Document extract -
+---+

SUMMARY OF THE INVENTION

A package wrapping removal system and method of operation for cutting wrapping from a wrapped product has a transport for continuously moving the wrapped product in a downstream direction as the wrapping is cut. The system has a first cutter located at a distal end of a pivoting arm and preferably a second cutter located at the distal end of a second pivoting arm. Both cutters cut at least a portion of the wrapping along a leading side face of the wrapped product and each cutter cuts the wrapping at respective flanking side faces as the wrapped product move along the transport. The arms pivot in opposite directions and about respective pivoting axis orientated substantially parallel to one another and preferably perpendicular to the transport.

In operation, the arms of the system are cantilevered over the transport and from respective opposite directions. Each arm is preferably biased toward respective first and second normal positions and pivot away from the normal positions as the cutters abut the wrapping at the leading face. Preferably, the cutters do not abut the leading face simultaneously, and instead act in succession. In this way, a portion of the wrapping at the leading face is generally cut twice to ensure that the cut of the wrapping along the leading face of the wrapped product is continuous.

Objects, features and advantages of the present invention include a highly efficient, quick and reliable means to cut for removal a wrapping from a wrapped product in a continuous manner without changing the direction of the product.

+---+

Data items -
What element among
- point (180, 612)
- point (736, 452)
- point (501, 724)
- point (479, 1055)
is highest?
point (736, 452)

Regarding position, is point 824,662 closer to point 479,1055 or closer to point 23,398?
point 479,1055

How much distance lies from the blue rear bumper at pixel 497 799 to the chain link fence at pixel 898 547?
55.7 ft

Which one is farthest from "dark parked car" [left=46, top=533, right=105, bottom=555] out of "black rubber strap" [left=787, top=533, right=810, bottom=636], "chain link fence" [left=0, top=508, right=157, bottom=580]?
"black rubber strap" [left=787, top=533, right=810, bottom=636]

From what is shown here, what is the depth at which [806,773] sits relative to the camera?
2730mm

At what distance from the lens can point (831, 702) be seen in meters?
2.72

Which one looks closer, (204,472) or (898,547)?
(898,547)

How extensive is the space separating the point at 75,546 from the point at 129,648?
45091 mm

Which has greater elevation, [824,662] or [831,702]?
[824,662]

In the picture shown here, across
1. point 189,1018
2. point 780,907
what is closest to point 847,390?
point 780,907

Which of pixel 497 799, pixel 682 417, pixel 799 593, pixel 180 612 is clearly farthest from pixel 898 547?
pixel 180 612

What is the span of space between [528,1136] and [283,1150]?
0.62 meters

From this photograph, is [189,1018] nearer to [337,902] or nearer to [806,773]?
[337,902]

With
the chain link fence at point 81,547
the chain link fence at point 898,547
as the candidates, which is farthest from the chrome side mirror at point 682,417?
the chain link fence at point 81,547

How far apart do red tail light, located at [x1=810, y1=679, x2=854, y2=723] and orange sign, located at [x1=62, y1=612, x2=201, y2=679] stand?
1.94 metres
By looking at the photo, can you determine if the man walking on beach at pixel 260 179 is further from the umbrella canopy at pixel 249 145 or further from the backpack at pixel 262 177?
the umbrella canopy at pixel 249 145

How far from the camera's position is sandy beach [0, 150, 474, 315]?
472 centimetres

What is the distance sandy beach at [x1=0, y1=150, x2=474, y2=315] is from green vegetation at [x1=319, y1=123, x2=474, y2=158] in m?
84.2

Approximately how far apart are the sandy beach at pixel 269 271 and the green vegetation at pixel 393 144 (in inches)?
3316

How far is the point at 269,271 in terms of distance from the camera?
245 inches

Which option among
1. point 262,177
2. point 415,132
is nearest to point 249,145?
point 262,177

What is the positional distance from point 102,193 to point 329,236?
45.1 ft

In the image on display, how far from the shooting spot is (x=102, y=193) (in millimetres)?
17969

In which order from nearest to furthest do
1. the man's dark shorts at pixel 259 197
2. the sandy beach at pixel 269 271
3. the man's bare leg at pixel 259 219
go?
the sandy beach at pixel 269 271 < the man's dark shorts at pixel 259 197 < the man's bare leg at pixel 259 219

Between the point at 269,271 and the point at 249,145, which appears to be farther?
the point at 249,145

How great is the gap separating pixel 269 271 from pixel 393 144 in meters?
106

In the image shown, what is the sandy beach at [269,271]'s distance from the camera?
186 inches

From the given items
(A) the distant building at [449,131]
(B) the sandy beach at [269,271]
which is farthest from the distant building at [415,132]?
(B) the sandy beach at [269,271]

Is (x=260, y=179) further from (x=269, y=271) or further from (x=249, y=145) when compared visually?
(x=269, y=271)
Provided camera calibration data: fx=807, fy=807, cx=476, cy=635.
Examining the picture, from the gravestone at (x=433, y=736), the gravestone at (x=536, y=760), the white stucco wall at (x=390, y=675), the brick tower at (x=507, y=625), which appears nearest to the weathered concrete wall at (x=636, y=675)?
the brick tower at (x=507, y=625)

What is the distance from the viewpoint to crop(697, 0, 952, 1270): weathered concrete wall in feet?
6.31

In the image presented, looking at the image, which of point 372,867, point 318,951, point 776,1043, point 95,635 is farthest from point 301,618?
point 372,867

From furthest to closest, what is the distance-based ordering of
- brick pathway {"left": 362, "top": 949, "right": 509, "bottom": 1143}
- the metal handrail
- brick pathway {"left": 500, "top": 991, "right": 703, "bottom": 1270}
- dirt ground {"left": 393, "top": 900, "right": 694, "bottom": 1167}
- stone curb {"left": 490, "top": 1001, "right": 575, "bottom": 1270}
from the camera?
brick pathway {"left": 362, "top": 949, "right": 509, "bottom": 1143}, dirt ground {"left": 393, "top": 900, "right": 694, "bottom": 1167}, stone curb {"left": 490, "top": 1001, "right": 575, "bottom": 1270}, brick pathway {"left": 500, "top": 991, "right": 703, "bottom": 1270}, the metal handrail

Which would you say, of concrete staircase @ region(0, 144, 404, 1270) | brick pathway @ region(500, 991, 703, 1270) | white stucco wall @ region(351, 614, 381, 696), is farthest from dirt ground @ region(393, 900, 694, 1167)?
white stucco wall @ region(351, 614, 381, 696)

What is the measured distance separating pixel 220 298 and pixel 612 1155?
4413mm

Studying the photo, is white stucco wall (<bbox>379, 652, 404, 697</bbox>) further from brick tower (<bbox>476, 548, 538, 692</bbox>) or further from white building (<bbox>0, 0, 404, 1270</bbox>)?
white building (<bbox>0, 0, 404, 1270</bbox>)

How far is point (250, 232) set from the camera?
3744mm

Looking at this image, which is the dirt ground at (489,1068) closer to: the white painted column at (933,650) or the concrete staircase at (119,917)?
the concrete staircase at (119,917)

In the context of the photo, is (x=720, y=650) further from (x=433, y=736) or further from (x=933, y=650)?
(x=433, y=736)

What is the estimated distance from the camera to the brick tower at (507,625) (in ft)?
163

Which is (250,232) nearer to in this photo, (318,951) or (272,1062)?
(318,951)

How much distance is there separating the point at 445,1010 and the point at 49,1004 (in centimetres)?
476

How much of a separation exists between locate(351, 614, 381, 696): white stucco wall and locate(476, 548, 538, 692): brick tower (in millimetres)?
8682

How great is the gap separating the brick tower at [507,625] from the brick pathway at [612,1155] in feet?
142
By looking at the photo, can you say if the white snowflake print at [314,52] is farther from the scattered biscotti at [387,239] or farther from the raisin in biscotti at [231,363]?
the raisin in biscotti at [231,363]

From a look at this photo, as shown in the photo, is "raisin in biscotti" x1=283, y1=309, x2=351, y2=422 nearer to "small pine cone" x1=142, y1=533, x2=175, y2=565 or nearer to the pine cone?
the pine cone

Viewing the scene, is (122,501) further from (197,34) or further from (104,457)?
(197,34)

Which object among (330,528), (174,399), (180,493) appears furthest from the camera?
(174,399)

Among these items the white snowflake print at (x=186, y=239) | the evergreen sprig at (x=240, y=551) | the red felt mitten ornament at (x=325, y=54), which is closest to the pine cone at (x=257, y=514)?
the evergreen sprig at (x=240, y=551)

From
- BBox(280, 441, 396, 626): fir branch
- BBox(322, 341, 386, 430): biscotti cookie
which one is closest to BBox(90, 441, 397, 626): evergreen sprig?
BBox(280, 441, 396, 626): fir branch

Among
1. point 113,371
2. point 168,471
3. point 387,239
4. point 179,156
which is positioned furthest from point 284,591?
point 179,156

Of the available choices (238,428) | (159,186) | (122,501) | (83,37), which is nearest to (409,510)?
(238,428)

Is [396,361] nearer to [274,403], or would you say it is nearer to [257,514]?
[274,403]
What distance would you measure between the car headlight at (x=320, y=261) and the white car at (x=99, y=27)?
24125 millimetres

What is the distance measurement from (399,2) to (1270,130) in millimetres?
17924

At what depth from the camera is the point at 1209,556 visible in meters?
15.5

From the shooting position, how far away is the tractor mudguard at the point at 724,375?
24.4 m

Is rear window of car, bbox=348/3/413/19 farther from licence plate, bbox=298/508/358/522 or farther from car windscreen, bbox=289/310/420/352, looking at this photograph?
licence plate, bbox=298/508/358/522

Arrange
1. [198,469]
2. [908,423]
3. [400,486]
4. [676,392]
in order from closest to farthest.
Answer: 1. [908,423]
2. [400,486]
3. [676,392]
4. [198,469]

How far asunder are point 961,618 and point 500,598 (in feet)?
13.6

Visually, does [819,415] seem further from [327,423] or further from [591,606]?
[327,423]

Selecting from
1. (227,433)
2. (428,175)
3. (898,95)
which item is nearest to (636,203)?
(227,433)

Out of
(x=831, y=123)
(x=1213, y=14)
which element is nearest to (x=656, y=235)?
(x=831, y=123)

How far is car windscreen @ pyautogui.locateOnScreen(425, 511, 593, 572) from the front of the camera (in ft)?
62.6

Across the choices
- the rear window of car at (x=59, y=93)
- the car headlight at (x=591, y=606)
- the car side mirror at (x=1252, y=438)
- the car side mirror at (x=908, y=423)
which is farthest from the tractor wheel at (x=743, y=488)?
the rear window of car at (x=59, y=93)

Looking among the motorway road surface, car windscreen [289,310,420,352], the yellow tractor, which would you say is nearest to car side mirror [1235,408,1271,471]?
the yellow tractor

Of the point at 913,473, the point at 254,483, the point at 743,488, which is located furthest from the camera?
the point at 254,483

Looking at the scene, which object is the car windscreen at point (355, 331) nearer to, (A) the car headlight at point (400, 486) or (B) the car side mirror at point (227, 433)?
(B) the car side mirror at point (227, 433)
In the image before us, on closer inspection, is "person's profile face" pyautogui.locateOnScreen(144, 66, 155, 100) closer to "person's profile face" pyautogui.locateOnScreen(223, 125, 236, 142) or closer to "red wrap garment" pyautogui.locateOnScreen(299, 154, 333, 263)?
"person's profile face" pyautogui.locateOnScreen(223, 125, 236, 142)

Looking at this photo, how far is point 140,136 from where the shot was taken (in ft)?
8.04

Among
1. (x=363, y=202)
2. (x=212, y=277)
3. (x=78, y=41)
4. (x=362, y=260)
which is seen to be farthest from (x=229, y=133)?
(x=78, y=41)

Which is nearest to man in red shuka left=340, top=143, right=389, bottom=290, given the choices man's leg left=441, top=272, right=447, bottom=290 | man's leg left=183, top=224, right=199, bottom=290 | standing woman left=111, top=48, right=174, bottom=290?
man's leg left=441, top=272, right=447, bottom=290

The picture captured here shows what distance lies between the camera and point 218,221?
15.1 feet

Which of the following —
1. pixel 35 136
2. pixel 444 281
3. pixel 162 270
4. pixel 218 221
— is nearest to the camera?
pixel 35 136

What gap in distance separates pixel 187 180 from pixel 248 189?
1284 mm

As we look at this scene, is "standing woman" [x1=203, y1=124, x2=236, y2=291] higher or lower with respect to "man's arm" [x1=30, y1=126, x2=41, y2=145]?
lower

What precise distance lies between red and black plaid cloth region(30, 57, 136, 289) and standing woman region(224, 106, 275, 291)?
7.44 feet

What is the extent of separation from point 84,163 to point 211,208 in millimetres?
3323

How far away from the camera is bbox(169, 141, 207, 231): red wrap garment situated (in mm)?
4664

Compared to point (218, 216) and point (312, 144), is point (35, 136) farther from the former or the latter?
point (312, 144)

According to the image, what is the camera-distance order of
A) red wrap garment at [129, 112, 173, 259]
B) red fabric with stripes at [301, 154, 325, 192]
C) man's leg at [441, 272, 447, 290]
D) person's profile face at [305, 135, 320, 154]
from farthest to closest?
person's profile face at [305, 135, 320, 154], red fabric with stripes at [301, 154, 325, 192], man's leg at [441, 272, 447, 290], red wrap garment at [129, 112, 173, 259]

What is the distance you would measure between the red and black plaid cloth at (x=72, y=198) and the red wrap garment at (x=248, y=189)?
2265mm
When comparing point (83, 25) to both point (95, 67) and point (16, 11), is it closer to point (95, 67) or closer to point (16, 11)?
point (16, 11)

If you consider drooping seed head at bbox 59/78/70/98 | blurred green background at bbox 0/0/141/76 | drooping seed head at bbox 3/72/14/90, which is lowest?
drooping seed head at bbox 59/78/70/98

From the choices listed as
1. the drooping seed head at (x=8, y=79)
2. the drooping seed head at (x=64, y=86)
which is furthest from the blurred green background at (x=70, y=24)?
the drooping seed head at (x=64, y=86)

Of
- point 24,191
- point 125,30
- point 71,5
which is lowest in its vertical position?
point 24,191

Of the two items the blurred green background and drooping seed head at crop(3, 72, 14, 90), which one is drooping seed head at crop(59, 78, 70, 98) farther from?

+---+

Tasks -
1 – Swap "leading face" for "front face" in the invention summary, and write out the part that opens with the words containing "In operation, the" and closes with "product is continuous.".
2 – According to the invention summary, why do the cutters preferably act on the leading face in succession rather than simultaneously?

List of solutions -
1 –
In operation, the arms of the system are cantilevered over the transport and from respective opposite directions. Each arm is preferably biased toward respective first and second normal positions and pivot away from the normal positions as the cutters abut the wrapping at the front face. Preferably, the cutters do not abut the front face simultaneously, and instead act in succession. In this way, a portion of the wrapping at the front face is generally cut twice to ensure that the cut of the wrapping along the front face of the wrapped product is continuous.

2 – When the cutters act in succession, a portion of the wrapping at the leading face is generally cut twice. This ensures that the cut of the wrapping along the leading face of the wrapped product is continuous.